Osborne recalled Wednesday that when he first met with athletic department executives, a few of them told him they were receiving counseling because of stress. Several staff members either had quit or were considering quitting.
“I wouldn’t say things were awful,” Osborne said, “but things were a little fragmented. Some people had quit and some people were thinking about quitting. People pulled together very quickly. Hopefully, it has worked out well.”
Osborne fired Callahan after the 2007 season and hired Bo Pelini, who made the Huskers competitive again and led them to the Big 12 championship game in 2009 and 2010. Among Osborne’s other key personnel moves: hiring Miles from Colorado State last March to coach the men’s basketball program and hiring former major-leaguer Darin Erstad in 2010 to coach baseball at his alma mater.
Osborne is most widely known for his coaching. Every one of his 25 teams won at least nine games, and three of his last four teams won national championships. He retired with a career record of 255-49-3, an .836 winning percentage that ranked fifth all-time among Division I coaches, and 13 conference titles. He was inducted into the College Football Hall of Fame in 1998, the year after he retired.
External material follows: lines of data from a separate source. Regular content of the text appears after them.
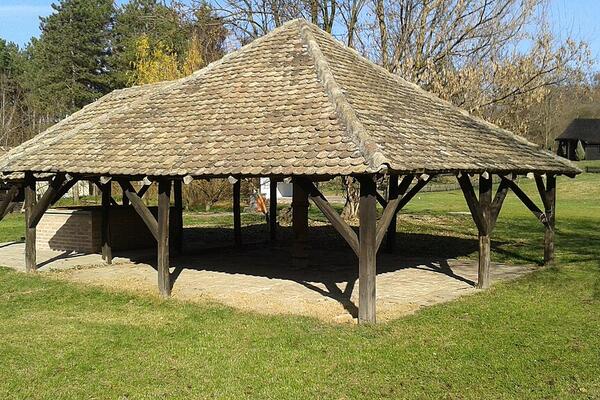 Devojački bunar i neobična crkva od drveta posvećena Ognjenoj Mariji! Izletište koje ima dušu, puno borova i hlada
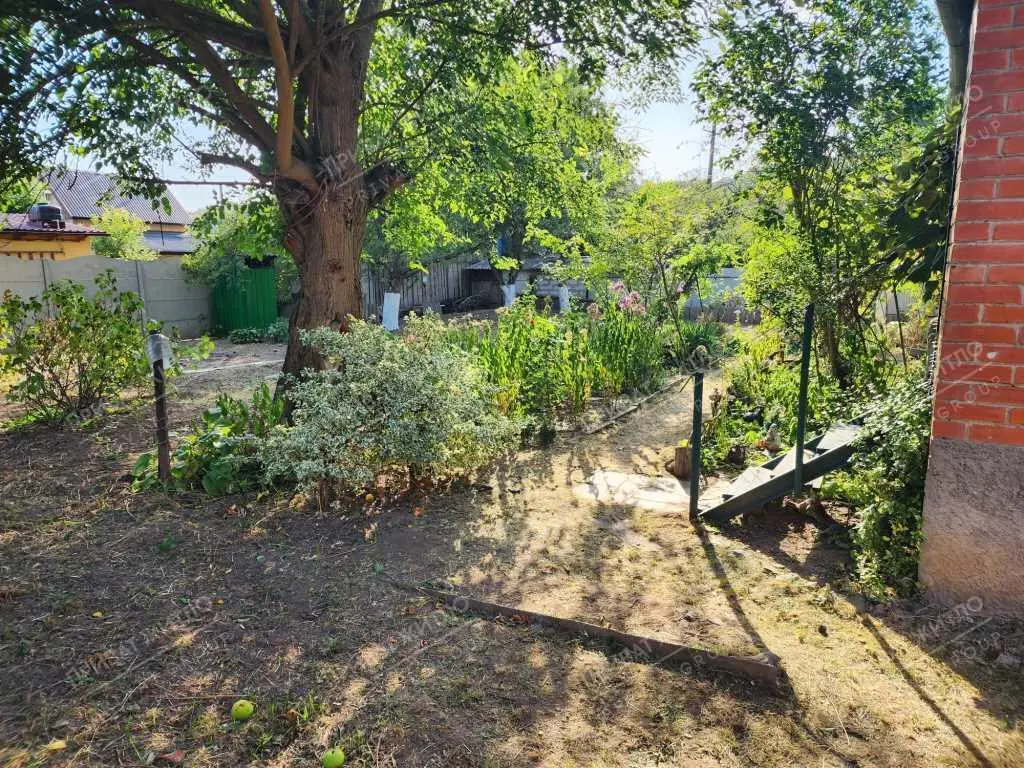 Продається дача на Вороніна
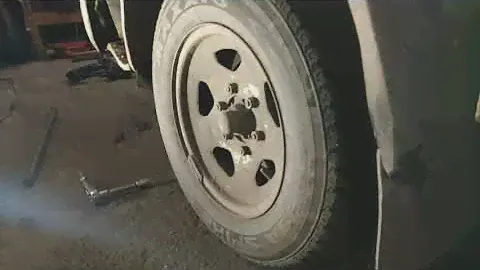 Замена рычага Nissan Atlas f23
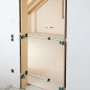 Wolfcraft Türfutterstrebe Easy im Einsatz: Stützt und fixiert Türzarge beim Einbau.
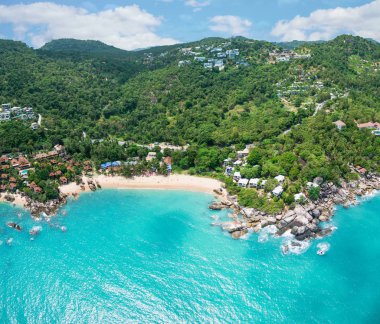 Zümrüt tropikal deniz, Coral Cove Beach, Ko Samui, Tayland Hava görünümü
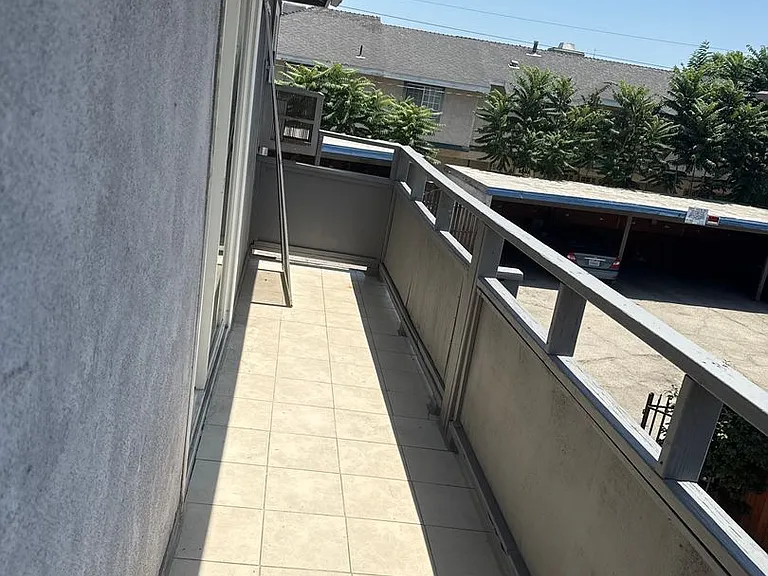 616-618 S Santa Anita Ave — Photo 7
Osborne turned to politics after his coaching days. By overwhelming margins, voters in the western Nebraska district elected him to the House of Representatives in 2000, 2002 and 2004. In perhaps the greatest upset in Nebraska political history, Osborne lost to incumbent Dave Heineman in the 2006 Republican gubernatorial primary.
Osborne finished his third term after the crushing defeat, then returned to the University of Nebraska-Lincoln, where he taught classes in leadership and business ethics before taking the reins of the athletic department.
“I feel we’re well positioned,” Osborne said. “We worked hard on the culture and part of that has not just been internal. We’ve tried to link this place with the former players. … Whatever we’ve accomplished couldn’t happen if we didn’t have a united fan base. It would be hard to find one equal to our fans around the country. It allows a program in a state of 1.8 million to be competitive with programs in densely populated areas.”
Perlman praised Osborne for stabilizing the athletic department.
“There are people you can admire from a distance and then when you get up close you see all the warts,” he said. “That’s not been my experience with Tom. It’s been fun to interview head coaches with him and to see the national respect and awe they have of his reputation.”
Williams said he hoped Osborne would stay involved in Nebraska athletics long after the new athletic director is hired.
“But at some point,” Williams said, “he has to do more fishing.”
Osborne joked that his wife approved of his decision.
“It leaves me with a great deal of fear and trepidation,” he said with a smile, “because she keeps reminding me the garage hasn’t been cleaned in three years and I can see a whole list of things popping up.”